Google’s Gemini on Android: A Glimpse into the Future and Past of Mobile Computing

Nearly a decade ago, Google showed off a feature called Now on Tap in Android Marshmallow—tap and hold the home button and Google will surface helpful contextual information related to what’s on the screen. Talking about a movie with a friend over text? Now on Tap could get you details about the title without having to leave the messaging app. Looking at a restaurant in Yelp? The phone could surface OpenTable recommendations with just a tap.

I was fresh out of college, and these improvements felt exciting and magical—its ability to understand what was on the screen and predict the actions you might want to take felt future-facing. It was one of my favorite Android features. It slowly morphed into Google Assistant, which was great in its own right, but not quite the same.

Today, at Google’s I/O developer conference in Mountain View, California, the new features Google is touting in its Android operating system feel like the Now on Tap of old—allowing you to harness contextual information around you to make using your phone a bit easier. Except this time, these features are powered by a decade’s worth of advancements in large language models.

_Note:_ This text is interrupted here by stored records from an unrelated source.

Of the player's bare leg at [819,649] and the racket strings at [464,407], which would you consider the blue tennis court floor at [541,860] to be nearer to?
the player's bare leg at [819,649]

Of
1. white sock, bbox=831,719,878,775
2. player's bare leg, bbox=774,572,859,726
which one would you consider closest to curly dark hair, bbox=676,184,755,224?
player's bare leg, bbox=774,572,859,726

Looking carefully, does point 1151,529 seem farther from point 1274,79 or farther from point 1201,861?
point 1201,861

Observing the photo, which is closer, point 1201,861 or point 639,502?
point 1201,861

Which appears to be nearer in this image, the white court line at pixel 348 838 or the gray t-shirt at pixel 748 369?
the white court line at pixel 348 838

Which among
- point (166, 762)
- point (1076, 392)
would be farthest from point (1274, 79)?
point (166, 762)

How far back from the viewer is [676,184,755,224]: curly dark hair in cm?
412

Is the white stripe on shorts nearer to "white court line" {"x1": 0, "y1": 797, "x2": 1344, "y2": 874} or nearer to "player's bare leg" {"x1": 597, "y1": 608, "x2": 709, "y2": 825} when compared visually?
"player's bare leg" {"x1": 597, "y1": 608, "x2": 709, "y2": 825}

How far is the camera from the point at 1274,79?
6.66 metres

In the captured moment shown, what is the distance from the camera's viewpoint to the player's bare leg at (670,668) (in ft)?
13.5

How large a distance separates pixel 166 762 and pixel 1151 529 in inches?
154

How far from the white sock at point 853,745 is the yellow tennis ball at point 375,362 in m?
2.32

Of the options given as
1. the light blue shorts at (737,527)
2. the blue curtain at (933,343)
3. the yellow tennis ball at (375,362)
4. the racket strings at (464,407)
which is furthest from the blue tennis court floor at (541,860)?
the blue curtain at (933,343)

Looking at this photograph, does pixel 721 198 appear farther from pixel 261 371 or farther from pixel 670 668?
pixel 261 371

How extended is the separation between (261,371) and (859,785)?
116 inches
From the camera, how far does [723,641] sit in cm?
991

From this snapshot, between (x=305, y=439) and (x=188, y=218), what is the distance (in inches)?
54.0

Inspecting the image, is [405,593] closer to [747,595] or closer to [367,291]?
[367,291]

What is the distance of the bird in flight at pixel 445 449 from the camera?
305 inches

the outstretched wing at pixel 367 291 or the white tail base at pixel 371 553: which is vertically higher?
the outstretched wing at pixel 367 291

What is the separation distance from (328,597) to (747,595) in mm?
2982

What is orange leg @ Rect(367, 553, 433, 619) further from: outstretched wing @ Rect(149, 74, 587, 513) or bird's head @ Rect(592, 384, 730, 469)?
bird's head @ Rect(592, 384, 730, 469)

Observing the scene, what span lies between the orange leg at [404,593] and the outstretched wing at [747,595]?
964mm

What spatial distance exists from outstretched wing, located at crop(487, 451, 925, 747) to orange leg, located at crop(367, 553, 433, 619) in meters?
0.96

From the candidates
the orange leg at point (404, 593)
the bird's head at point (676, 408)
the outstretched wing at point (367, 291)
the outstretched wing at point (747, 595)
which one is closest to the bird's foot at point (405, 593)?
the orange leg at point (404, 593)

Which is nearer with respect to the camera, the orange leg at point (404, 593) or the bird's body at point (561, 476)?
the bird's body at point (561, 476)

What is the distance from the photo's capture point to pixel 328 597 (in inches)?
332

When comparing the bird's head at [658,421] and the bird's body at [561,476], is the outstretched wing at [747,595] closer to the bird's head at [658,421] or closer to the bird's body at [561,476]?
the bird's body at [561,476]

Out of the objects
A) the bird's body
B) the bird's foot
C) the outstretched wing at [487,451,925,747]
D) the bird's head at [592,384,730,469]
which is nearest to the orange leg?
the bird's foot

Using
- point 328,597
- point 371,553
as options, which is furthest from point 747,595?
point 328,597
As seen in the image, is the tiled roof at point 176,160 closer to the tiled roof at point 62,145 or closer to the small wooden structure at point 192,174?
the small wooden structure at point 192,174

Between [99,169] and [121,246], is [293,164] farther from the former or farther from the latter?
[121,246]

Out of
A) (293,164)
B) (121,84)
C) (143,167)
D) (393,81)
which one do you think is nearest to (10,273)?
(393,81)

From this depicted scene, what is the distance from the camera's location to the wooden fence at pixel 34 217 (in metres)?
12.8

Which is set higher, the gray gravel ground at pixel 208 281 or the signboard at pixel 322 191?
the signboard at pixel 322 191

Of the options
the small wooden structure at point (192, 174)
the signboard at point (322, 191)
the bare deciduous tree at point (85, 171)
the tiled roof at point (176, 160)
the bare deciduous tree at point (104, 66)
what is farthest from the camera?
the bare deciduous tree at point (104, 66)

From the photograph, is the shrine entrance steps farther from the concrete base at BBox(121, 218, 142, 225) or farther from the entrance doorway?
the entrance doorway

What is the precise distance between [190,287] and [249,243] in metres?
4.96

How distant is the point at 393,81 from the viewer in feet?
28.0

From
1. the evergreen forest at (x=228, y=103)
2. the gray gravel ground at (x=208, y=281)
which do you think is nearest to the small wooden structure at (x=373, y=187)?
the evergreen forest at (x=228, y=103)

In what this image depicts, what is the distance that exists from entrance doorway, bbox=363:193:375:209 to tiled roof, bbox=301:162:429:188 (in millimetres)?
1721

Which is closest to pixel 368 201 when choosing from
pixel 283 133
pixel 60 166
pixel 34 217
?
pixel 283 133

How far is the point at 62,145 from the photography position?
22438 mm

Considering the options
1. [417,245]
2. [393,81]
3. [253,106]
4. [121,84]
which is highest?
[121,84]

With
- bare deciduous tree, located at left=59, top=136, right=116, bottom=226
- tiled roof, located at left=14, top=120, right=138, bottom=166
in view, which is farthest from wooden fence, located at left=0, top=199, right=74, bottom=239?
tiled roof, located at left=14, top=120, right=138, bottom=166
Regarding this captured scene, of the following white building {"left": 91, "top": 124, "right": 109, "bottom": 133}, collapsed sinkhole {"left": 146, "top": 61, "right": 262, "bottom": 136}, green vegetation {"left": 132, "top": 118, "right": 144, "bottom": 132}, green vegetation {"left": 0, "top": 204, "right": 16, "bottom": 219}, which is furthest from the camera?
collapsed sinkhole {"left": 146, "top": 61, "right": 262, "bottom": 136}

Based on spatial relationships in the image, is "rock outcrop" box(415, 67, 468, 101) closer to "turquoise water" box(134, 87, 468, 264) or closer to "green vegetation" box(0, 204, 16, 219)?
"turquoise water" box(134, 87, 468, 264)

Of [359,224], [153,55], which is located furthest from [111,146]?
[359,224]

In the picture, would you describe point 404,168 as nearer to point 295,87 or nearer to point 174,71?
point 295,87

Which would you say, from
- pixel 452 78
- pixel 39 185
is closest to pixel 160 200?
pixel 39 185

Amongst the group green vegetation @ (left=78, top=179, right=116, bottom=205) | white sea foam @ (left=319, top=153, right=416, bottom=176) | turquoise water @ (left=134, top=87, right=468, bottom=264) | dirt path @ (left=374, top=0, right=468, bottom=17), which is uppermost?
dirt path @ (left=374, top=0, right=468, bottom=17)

“I think what’s exciting is we now have the technology to build really exciting assistants,” Dave Burke, vice president of engineering on Android, tells me over a Google Meet video call. “We need to be able to have a computer system that understands what it sees and I don’t think we had the technology back then to do it well. Now we do.”

I got a chance to speak with Burke and Sameer Samat, president of the Android ecosystem at Google, about what’s new in the world of Android, the company’s new AI assistant Gemini, and what it all holds for the future of the OS. Samat referred to these updates as a “once-in-a-generational opportunity to reimagine what the phone can do, and to rethink all of Android.”

The upgraded Circle to Search in action.

It starts with Circle to Search, which is Google’s new way of approaching Search on mobile. Much like the experience of Now on Tap, Circle to Search—which the company debuted a few months ago—is more interactive than just typing into a search box. (You literally circle what you want to search on the screen.) Burke says, “It’s a very visceral, fun, and modern way to search … It skews younger as well because it’s so fun to use.”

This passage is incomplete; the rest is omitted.